Writer better known for sometimes superficial non-fiction mines the profundity of everyday life in a telling and insightful narrative about the ups and downs of marriage

The Course of Love

Alain de Botton

Signal

4/5 stars

To many non-fiction readers, “essayist” Alain de Botton will be a household name, although not always for the right reasons. At times hailed as a pop philosopher spreading words of wisdom, at other times he is lambasted as an overblown self-help guru.

His works have tackled nearly every major contemporary concern – philosophy, religion, work, status, art, sex, travel – distilling complex, ancient ideas into bite-sized, easily digestible forms. But de Botton cleverly saved what many consider the most important issue for his fiction: love.

The Course of Love – due to be published in June – is his first novel in 20 years, and a spiritual follow-up to his incredibly well received 1993 debut, Essays in Love. As an on-again, off-again de Botton reader since first picking up Essays back in my early 20s, I approached the book with some trepidation. His earlier works had aided my supposed quarter-life crisis and, more importantly, acted as a much-needed launch pad to meatier philosophical works, while the latter books were often flung against walls because of his schmaltzy self-improvement advice.

As a colonially raised South Asian in my early 30s about to marry a down-to-earth English girl, there was an immediate connection with the British-reared Middle Eastern main character and his born-and-bred Scottish wife.

The Course of Love’s concept didn’t seem particularly original: the book follows your average, everyday contemporary “love story”, through an interracial relationship over 15-odd years of trials and tribulations - from its early honeymoon period, through marriage and settling down, the birth of children and the death of parents, career successes and money troubles, paranoia, confusion, adultery, counselling and finally, reconciliation and resolve.

That’s far from a spoiler, and it’s all outlined in so many words at the end of the first chapter. And it was around that point that the comparisons began.

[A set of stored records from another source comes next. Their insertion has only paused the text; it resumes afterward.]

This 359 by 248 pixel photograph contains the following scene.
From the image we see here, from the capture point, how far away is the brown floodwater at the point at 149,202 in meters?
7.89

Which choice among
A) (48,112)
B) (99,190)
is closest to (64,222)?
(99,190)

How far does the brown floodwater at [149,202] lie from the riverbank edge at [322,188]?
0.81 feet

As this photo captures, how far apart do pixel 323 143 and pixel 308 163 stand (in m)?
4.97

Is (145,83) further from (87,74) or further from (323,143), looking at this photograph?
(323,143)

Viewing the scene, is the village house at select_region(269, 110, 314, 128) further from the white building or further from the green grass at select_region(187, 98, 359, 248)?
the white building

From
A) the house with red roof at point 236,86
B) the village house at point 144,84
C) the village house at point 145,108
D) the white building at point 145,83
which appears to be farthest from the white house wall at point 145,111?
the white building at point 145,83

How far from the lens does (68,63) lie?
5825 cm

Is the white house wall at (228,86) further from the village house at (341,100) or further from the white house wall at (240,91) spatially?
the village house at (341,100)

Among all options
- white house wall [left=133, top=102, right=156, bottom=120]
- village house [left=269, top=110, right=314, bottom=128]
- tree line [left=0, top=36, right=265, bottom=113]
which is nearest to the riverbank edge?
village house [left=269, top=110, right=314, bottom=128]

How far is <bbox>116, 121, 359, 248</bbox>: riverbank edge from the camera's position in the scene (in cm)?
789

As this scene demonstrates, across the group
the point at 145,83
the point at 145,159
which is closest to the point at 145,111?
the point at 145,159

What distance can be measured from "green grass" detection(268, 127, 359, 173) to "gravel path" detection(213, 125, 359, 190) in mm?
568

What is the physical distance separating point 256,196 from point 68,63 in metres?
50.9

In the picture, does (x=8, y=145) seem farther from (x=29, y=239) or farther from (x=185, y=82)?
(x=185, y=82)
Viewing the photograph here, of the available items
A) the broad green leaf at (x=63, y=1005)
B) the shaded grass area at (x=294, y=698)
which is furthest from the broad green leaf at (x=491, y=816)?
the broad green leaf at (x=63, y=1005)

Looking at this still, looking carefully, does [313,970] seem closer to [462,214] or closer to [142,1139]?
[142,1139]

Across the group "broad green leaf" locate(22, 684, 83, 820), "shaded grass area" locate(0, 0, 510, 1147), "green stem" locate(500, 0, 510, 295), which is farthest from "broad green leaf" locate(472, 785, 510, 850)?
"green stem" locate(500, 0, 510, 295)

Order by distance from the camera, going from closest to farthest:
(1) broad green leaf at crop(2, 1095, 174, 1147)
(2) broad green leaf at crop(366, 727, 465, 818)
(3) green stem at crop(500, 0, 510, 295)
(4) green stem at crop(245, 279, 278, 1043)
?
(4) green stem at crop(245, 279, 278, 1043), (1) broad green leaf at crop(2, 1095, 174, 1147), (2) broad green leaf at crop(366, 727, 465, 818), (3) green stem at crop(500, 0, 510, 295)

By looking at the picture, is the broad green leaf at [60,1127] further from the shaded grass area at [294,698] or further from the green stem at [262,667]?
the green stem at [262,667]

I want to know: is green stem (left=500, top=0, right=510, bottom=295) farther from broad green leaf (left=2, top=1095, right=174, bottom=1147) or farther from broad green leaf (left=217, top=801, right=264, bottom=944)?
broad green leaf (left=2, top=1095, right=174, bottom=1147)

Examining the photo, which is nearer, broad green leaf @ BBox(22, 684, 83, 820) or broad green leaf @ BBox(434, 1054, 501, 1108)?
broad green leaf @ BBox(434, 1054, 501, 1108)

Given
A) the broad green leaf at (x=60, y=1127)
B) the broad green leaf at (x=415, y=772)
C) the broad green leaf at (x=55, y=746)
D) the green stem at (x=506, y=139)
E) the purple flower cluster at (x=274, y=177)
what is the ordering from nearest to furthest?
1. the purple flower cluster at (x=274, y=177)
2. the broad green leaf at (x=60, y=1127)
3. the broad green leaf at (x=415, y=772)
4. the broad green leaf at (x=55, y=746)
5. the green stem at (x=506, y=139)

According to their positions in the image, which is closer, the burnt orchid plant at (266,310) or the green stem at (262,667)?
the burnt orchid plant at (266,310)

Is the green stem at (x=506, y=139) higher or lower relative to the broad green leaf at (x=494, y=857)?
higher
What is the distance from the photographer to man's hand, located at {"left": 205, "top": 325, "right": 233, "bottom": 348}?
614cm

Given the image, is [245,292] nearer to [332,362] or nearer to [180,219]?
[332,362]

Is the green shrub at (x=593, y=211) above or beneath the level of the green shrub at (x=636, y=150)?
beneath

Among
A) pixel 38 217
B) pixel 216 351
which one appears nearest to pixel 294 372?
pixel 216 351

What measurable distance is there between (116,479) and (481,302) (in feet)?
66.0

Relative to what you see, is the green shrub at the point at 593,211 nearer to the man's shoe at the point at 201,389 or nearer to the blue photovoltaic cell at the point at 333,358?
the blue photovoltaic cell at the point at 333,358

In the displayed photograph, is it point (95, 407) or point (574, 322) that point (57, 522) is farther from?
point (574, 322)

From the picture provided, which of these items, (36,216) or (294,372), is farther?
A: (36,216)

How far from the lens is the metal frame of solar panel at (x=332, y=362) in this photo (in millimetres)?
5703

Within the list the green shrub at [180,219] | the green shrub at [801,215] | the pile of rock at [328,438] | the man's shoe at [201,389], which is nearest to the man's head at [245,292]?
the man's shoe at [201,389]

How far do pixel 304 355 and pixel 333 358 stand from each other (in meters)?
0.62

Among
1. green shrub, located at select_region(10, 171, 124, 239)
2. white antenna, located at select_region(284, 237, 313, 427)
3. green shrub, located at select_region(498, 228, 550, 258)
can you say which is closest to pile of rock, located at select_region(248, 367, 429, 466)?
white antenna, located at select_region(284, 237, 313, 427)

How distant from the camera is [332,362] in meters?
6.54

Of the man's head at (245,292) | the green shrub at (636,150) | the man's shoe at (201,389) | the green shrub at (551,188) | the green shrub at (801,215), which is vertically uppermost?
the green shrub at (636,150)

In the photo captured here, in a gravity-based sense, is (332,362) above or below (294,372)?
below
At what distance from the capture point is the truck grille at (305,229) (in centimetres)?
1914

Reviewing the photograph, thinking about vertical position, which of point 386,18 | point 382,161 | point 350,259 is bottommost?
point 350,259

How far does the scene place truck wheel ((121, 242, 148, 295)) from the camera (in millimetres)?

As a colonially raised South Asian in my early 30s about to marry a down-to-earth English girl, there was an immediate connection with the British-reared Middle Eastern main character and his born-and-bred Scottish wife.

Initially it only seemed a coincidence – until love took its course. One of de Botton’s greatest strengths is his ability to relate fully to his audience, often engaging readers by describing the mundanity of everyday life. Here, our characters argue about the precise time to leave for dinner; and they question why their once-lustful sex drive has started to dry up. Prominently interspersed throughout in noticeable italics are de Botton’s trademark philosophical musings about the nature of modern love.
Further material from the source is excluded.